Doch zurück zum Anfang: der Arzt Simon Mihailovi´c ist vor 25 Jahren ins Ausland gegangen und kehrt nun in die Heimatstadt und ins Haus seiner Eltern zurück, die nicht mehr leben. Er glaubt, die Stadt und die Personen wieder zu erkennen, denn die Topografie ist vertraut, der Ort, die Häuser und die Menschen. Dennoch hat sich vieles verändert, nicht nur, weil alle älter geworden sind.
Mysteriöse Vorgänge
Die mysteriösen Vorgänge beginnen mit der Ermordung und Vergewaltigung einer Muslimin. Einer Frau aus jener Bevölkerungsgruppe, die nach der Gründung des Ersten Jugoslawiens als "Relikt der türkischen Okkupation" verachtet und wirtschaftlich ruiniert wurde. An diesem Ort, den sich Karahasan als Schauplatz seines Romans gewählt hat, haben vom 17. bis ins 20. Jahrhundert schon viele Massaker stattgefunden, etwa 1942, als Cetniks einen Massenmord an Muslimen begangen. Titos Jugoslawien verbot die Erinnerung an die Massaker. Um diese vergangenen Unheile und Opfer geht es aber, denn "es ist ganz unmöglich, daß etwas einfach spurlos verschwindet", auch die Toten sind noch da - und leiden.
Es sind bekannte literarische Motive, die Karahasan aufgreift, etwa das Haus, das Geschichte erzählt (und für Jugoslawien stehen könnte). Die eingeflochtenen Märchen, Legenden, Parabeln und Gleichnisse unterstreichen die Vielstimmigkeit des Textes, die vor allem durch die vielen Gespräche geschaffen wird, die in Gaststuben, auf dem Friedhof, in der Polizeiwachstube, in Träumen stattfinden.
Kleine Essays
Die Gespräche zwischen den Personen sind kleine Essays zur Lage Europas - und manchmal findet man sich an den vielstimmigen und geheimnisvollen Roman "Schnee" von Orhan Pamuk erinnert, der in die polyphone Situation der Türkei einführte. Karahasan lässt seine Figuren alle unzensuriert sprechen - unterbrochen, korrigiert oder befragt werden sie von ihren Gesprächspartnern: da gibt es welche, die ausschließlich an die Vernunft glauben, jene, die die Emotionen in der Politik angesprochen wissen wollen, jene, die das Wort "Volksseele" im Mund führen, und die, denen das sehr bedenklich erscheint.

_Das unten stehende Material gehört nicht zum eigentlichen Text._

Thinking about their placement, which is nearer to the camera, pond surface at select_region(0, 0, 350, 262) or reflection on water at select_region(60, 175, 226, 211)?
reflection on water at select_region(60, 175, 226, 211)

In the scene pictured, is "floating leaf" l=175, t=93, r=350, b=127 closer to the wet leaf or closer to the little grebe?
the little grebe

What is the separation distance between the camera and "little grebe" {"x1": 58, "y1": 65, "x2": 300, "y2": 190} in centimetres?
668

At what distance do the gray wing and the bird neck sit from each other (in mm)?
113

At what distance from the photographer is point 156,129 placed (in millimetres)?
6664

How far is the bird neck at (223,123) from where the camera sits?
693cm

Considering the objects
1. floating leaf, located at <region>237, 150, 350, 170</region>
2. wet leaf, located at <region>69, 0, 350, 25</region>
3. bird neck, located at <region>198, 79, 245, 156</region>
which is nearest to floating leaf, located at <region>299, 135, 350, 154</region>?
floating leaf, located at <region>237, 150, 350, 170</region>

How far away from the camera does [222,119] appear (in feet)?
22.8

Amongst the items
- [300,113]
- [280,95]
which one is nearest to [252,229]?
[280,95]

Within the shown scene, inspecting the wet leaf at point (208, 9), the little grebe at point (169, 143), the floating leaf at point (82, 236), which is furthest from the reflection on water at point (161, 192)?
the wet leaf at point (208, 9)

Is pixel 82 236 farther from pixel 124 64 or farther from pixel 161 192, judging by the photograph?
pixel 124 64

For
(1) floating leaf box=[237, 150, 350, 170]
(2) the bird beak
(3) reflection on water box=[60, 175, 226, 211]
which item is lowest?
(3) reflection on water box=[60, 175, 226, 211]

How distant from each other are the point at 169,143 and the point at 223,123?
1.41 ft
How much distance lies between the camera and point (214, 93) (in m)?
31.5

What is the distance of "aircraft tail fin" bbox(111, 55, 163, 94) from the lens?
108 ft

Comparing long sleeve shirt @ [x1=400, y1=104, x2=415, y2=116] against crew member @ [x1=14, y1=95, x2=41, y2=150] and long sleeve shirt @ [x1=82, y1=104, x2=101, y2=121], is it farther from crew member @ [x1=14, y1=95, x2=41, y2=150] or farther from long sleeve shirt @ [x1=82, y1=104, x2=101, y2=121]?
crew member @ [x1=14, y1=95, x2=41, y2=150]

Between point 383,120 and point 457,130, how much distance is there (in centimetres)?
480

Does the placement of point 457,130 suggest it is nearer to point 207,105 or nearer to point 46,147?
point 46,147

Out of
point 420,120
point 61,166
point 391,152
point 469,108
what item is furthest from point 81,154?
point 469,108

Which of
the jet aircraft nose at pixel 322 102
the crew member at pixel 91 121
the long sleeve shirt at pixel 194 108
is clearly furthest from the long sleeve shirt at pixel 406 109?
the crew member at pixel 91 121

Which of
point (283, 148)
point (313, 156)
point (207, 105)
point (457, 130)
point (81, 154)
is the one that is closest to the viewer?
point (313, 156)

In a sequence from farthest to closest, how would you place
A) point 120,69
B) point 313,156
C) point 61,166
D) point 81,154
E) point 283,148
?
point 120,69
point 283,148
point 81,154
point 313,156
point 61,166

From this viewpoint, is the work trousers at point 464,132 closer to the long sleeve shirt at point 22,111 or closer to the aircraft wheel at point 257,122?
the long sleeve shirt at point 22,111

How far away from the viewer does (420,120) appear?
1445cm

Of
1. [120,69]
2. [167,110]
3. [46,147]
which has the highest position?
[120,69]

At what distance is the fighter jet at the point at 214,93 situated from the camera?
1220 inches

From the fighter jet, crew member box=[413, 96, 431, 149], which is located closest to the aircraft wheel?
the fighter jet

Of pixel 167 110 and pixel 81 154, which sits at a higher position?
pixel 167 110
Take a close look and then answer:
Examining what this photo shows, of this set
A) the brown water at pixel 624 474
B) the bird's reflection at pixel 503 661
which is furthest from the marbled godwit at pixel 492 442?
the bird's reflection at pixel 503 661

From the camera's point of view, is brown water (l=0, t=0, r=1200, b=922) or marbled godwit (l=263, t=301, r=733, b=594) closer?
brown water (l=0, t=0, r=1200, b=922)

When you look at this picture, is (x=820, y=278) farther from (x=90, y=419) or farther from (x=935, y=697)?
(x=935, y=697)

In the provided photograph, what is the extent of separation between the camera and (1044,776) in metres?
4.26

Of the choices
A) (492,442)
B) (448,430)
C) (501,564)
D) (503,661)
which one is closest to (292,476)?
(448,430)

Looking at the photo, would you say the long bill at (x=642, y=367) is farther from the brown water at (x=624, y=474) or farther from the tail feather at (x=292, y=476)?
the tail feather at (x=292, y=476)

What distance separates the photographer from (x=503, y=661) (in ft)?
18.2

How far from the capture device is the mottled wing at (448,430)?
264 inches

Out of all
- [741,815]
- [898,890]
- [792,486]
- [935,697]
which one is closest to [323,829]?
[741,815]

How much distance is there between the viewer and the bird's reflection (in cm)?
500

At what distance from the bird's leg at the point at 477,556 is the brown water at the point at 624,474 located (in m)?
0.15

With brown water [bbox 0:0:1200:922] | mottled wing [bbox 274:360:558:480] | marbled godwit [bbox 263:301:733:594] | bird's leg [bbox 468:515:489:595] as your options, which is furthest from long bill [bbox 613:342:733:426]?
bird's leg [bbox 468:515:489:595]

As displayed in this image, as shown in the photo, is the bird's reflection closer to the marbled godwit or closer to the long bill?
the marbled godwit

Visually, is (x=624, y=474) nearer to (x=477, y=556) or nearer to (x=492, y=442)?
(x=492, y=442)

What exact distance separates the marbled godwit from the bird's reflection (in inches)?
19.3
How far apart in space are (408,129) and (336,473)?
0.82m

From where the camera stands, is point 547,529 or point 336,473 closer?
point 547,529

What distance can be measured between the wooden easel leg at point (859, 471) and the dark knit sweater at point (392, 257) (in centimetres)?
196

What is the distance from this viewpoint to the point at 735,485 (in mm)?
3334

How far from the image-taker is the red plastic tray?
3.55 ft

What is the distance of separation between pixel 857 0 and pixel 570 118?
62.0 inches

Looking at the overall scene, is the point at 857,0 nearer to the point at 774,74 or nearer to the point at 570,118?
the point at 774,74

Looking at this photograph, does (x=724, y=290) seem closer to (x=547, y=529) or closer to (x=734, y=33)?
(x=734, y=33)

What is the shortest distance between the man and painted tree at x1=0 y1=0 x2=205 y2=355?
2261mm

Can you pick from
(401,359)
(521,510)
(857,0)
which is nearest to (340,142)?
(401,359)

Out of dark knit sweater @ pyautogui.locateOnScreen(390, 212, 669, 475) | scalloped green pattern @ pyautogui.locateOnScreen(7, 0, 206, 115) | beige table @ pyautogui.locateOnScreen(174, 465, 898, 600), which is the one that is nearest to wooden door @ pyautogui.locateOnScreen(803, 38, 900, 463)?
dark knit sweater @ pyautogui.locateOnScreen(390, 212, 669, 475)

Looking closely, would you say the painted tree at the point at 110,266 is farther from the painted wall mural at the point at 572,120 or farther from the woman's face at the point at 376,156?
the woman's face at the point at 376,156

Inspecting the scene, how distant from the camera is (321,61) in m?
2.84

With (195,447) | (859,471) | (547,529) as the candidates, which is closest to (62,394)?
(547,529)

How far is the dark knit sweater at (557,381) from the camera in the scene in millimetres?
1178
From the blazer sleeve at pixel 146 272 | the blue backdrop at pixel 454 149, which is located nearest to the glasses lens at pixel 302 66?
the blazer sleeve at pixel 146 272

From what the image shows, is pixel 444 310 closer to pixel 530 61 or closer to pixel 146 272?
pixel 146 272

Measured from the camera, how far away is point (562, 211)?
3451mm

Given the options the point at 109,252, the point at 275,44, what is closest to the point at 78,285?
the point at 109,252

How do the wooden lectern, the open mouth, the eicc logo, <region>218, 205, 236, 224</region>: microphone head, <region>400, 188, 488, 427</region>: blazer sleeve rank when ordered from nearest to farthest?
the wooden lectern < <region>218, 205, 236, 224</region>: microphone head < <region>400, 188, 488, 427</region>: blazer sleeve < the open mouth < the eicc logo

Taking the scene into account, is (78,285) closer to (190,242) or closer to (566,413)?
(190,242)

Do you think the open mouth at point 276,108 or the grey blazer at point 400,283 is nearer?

Zu Wort kommen Anhänger des serbischen Mannschaftsgedankens, aber eben auch Simon, der sich nicht vereinnahmen lassen will: "Ohne mich." Mit ihm kommt die Generation zu Wort, die froh ist, nichts getan und damit auch kein Blut an den Händen zu haben, aber auch jene, die gerade darunter leiden, nichts zu haben als "saubere Hände. Zuwenig für so viele Jahre auf der Welt."
Diese Gespräche an unterschiedlichsten Orten - und sei es der Traum - prägen den Roman, der damit Einseitigkeiten, gar Belehrungen vermeidet und den Leser auffordert mitzudenken. Denn die divergierenden Sichtweisen konkurrieren, sie korrigieren, aber sie ergänzen einander oft auch. Die Aufklärung braucht die Romantik, die Vernunft das Gefühl - und vice versa. Und das Leben braucht die Erinnerung an die Toten. Wie aber kann man weiterleben, wenn man von den geschehenen Gräueltaten weiß? Das fragt Enver Pilav, ein ebenfalls ermordeter Freund, der als Untoter bei Simon auftaucht und sich letztlich als Erzähler erweist.
Mythologie und Religion
Fragen über Fragen wirft dieser ebenso beeindruckende wie angenehm befremdliche Roman auf. Karahasan führt dabei Mythologie, Romantik, Psychoanalyse und Religionstraditionen zusammen.
Beim Versuch herauszufinden, wie es möglich sein könnte, die Kette der Gewalt als einzelner zu durchbrechen, spielen nicht von ungefähr auch biblische Überlieferungen - etwa auch die Frage nach der "Funktion" des Judas - eine Rolle.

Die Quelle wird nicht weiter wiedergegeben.